* Instructions for the task
Start with the line containing "Which is highest in the list" and write out each line through the end of the listing, exactly as given.

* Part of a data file

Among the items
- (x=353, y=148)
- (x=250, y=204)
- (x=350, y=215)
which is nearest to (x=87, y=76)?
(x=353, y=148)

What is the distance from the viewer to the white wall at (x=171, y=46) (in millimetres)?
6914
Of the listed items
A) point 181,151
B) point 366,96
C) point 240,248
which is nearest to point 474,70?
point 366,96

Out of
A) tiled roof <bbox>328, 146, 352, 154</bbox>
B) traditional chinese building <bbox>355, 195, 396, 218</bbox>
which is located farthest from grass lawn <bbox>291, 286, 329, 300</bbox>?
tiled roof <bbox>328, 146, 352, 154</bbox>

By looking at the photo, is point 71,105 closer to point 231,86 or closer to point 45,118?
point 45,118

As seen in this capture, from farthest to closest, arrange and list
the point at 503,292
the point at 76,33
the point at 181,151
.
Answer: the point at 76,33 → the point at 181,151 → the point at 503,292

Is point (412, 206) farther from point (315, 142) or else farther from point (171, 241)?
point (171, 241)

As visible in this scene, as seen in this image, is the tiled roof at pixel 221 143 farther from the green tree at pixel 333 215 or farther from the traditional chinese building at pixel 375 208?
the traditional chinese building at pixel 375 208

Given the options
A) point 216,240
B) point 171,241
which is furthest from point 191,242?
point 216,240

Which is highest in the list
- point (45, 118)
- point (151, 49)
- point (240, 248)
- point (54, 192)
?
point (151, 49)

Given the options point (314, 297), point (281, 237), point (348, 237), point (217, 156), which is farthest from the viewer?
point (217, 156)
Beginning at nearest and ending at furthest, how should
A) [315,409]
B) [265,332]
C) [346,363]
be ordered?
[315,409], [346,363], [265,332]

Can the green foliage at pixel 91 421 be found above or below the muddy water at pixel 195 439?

* Exercise output
Which is highest in the list
- point (45, 118)
- point (151, 49)
- point (240, 248)
- point (54, 192)
?
point (151, 49)

Given the options point (314, 297), point (281, 237), point (348, 237), point (217, 156), which is farthest from the viewer?
point (217, 156)
Beginning at nearest and ending at furthest, how should
A) [315,409]
B) [265,332]
C) [346,363]
be ordered?
[315,409], [346,363], [265,332]

Can the green foliage at pixel 91 421 be found above or below the muddy water at pixel 195 439?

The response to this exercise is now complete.